The portrait of this community is very dense, subtle, and multi-layered, as much a critique of development specialists and the bubble they live in as a satirical look at professional intellectuals: the authors are poking fun at her and at academia, rather than espousing her views and recondite perceptions. Yes, there is a nerdy twit inside the narrator as well (and she is aware of it and revels in it, too). I found this very funny and laughed a lot as I read it. Robertson Davies does very similar things and the reader is not supposed to take what he says at face value; what the author writes in not necessarily his point of view.
The love story at the center is also very moving, at least for me, if again over analyzed and verbalized to excess. It describes in wonderful detail the euphoria of the discovery of someone to love, in this case a younger woman with an older man. Again, I enjoyed it immensely and found it realistic: we have all been there (hopefully) and it is played out with wonderfully quirky characters. As the cover said, it is about love at its apogee. This is the only area in which I thought the author was not constantly poking fun. It is beautiful.
So I would warmly recommend this book, but it is a question of taste.
Rating: 4
Summary: When Porcupines Mate
Comment: Mating is a chronicle of one woman's fascinating experiences in Botswana circa 1980 and centers on her love affair with the archetypal man-of-action, Nelson Denoon, an academic superstar who has developed from scratch a remote, self-sustaining village inhabited and administered by dispossessed African women. The narrator, whose name we never learn, is an erudite anthropology MA of 32 who is struggling over her thesis and what occupation to pursue in life. After learning about Denoon's secret village she risks great peril in crossing the desert in order to cling to him and become his Boswell. She is not near so much interested in this unique and interesting village, or love, as she is in the spectacle of Denoon himself. Rush gives an impressive portrait of both Denoon and the woman in this novel. It is truly an accomplishment in itself that Rush narrates in the first person as this thoroughly convincing woman. There is also a gripping story being told here that makes this novel much more than the erudite account of two big brains in Africa that it primarily is. The splendid prose is lucid and filled with uncommon and exotic words and foreign expressions, used not at all pretentiously or superfluously.

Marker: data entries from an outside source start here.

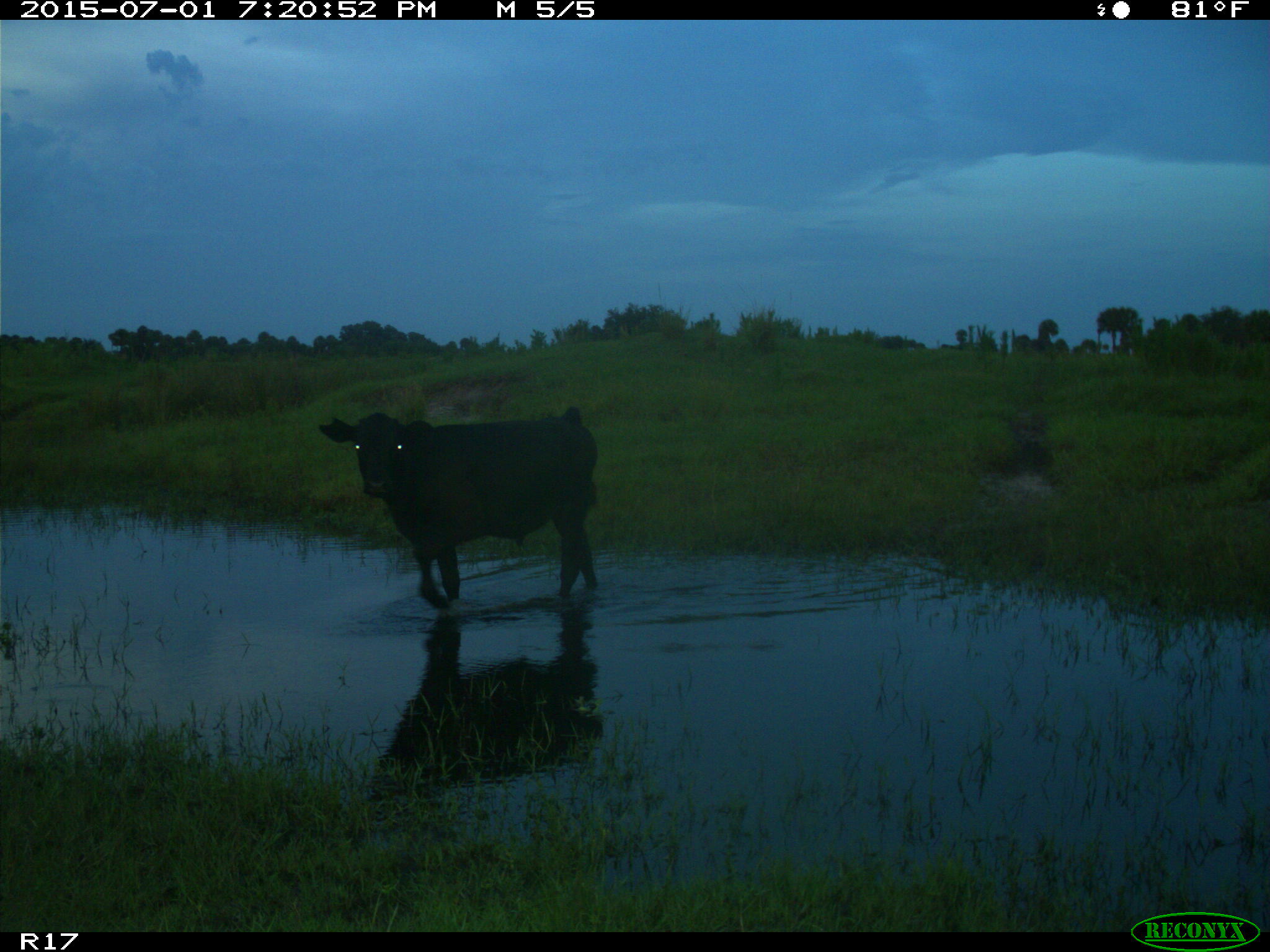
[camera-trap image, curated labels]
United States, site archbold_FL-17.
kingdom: Animalia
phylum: Chordata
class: Mammalia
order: Artiodactyla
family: Bovidae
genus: Bos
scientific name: Bos taurus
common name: domestic cow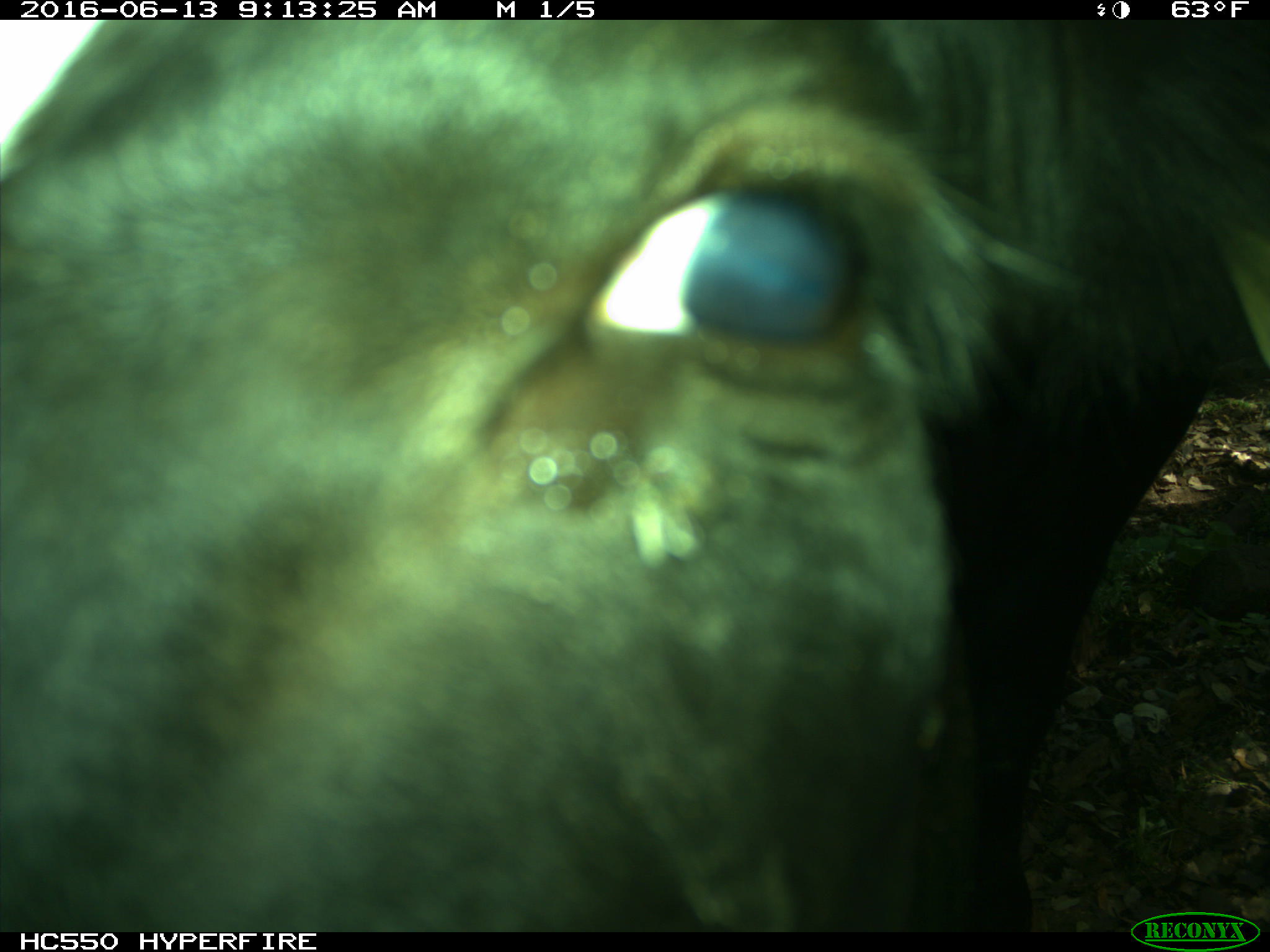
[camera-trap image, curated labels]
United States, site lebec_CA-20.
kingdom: Animalia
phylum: Chordata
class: Mammalia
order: Artiodactyla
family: Bovidae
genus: Bos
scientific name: Bos taurus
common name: domestic cow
Bos taurus (domestic cow).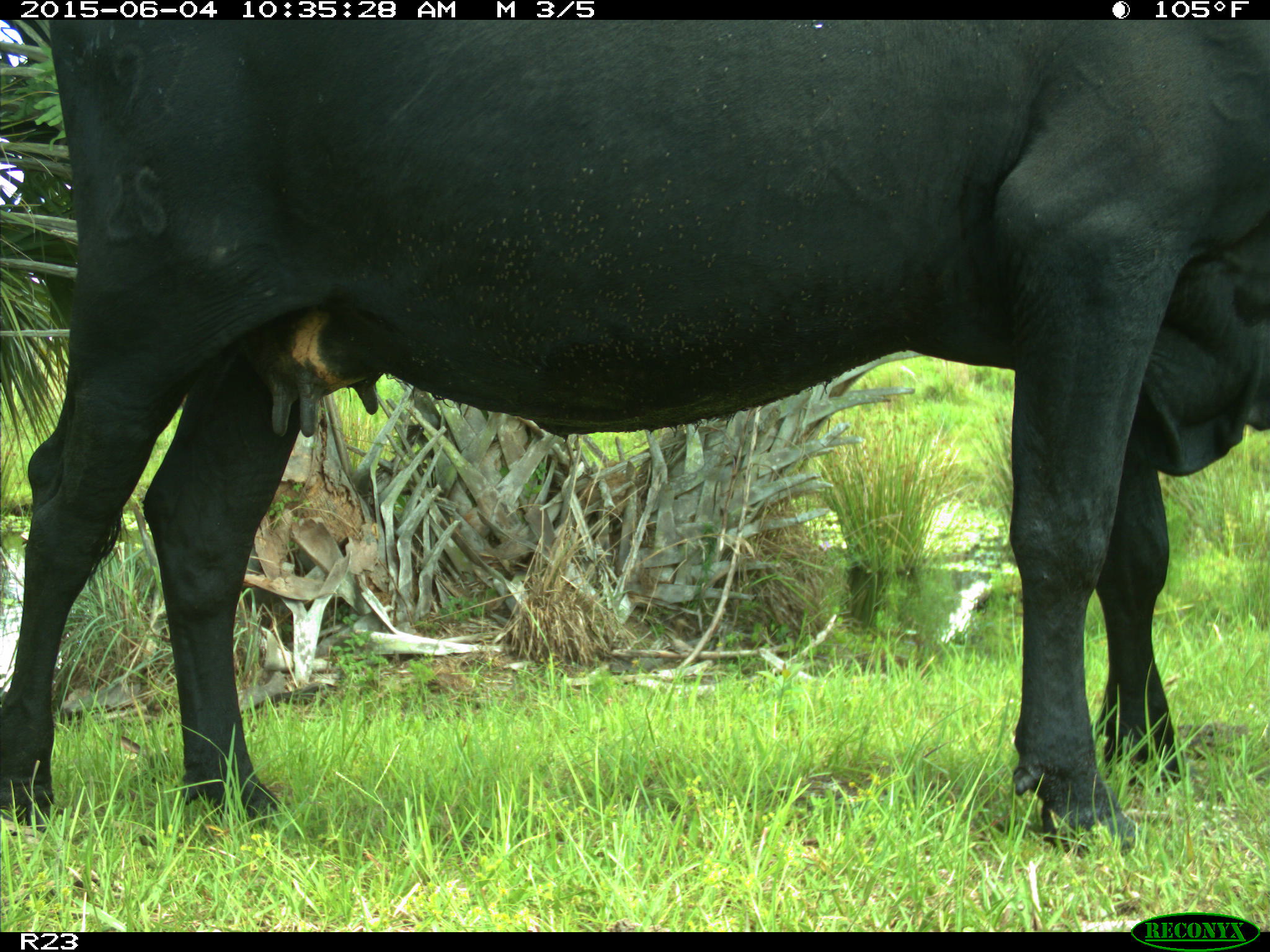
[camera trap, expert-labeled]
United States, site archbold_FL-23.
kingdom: Animalia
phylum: Chordata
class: Mammalia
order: Artiodactyla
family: Bovidae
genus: Bos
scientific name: Bos taurus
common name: domestic cow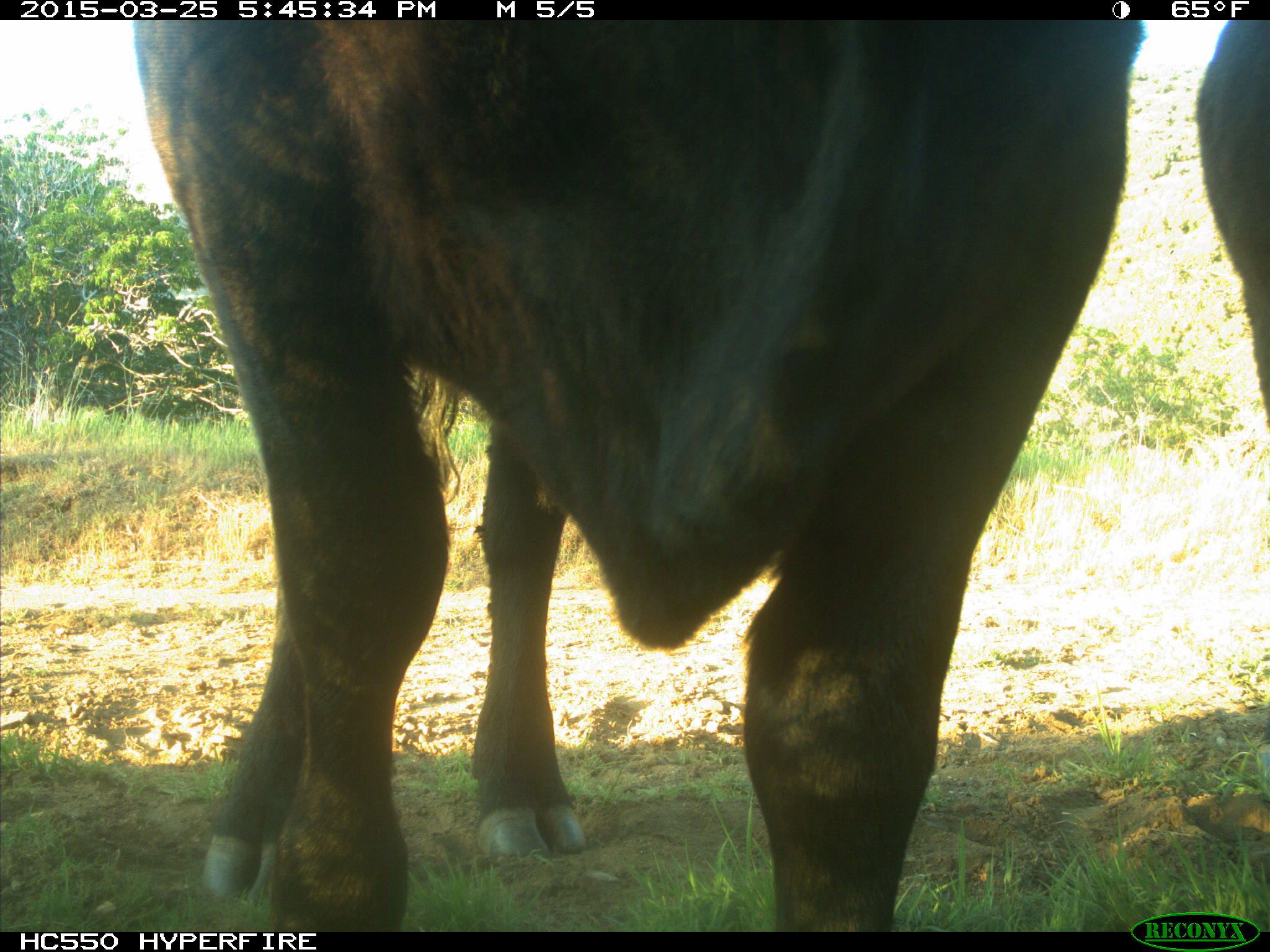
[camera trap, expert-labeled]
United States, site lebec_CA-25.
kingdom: Animalia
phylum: Chordata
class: Mammalia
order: Artiodactyla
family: Bovidae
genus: Bos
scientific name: Bos taurus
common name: domestic cow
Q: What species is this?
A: Bos taurus (domestic cow).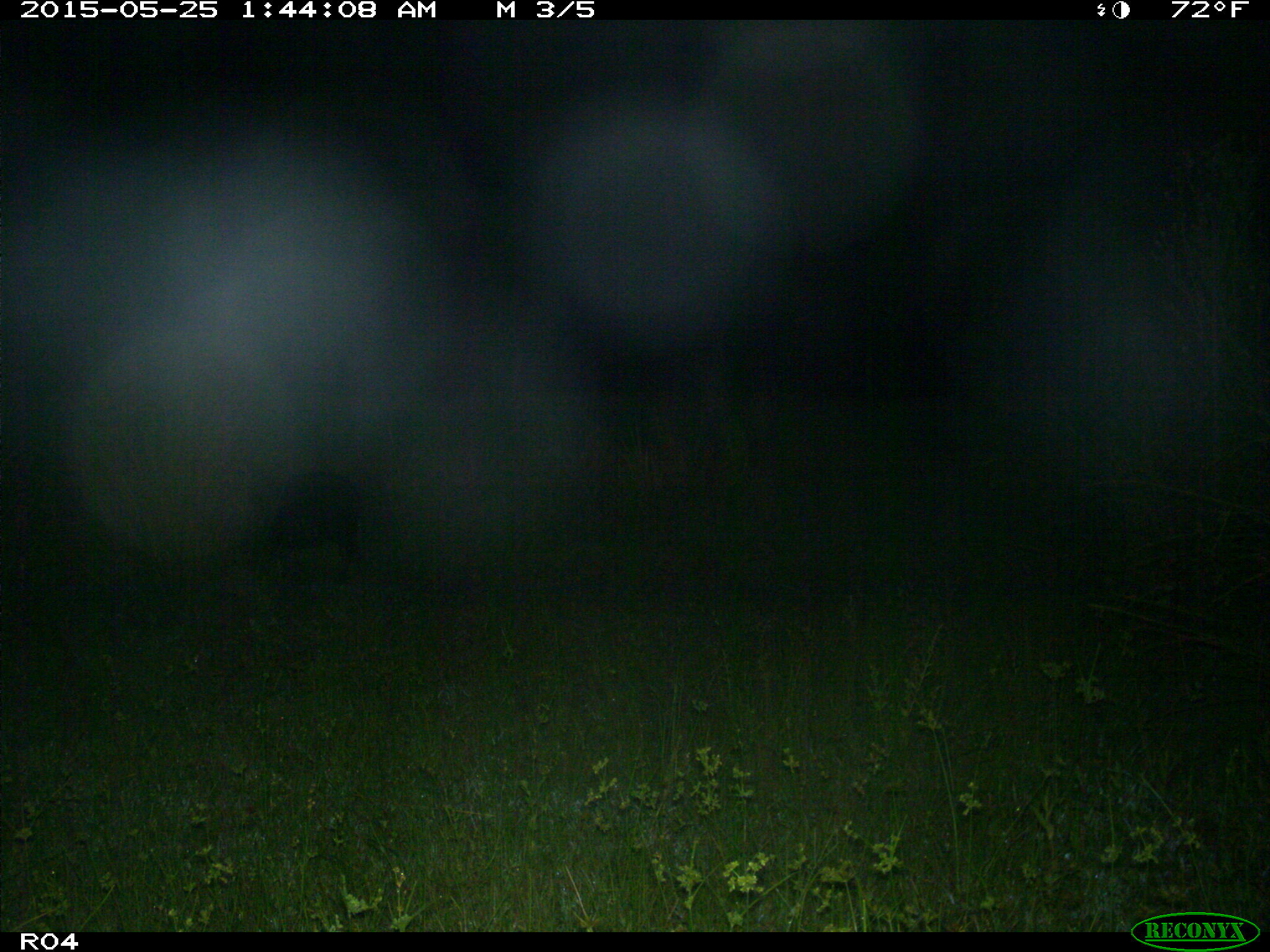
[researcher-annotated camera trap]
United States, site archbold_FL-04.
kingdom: Animalia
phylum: Chordata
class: Mammalia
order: Artiodactyla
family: Suidae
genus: Sus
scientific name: Sus scrofa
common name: wild boar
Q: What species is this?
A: Sus scrofa (wild boar).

The prose carries the novel and the story makes it worth the trip, but there is a lot to the charge that it is too self-conscious in a way that would make even Proust turn in his grave. Nothing about the woman's life is kept from us and we are bombarded with painful, obsessive over-analysis of ever aspect of life, even the most minute and seemingly trivial things. Everything in the world, every comment, every movement, is put under the microscopic lens of her academicians eye. Since she is an expert on everything, from psychology to political science, the reader is flooded with theory, often interesting, but often banal and misplaced. Rush may be putting her and Denoon's self-consciousness up to parody, if not the theories themselves, but the problem is I think he wants it both ways, and this cannot be to the novel's credit. Reading Proust, there is no mistaking that we are seeing into the author's mind's eye; reading Rush, we have an uneasy feeling that the joke is on us.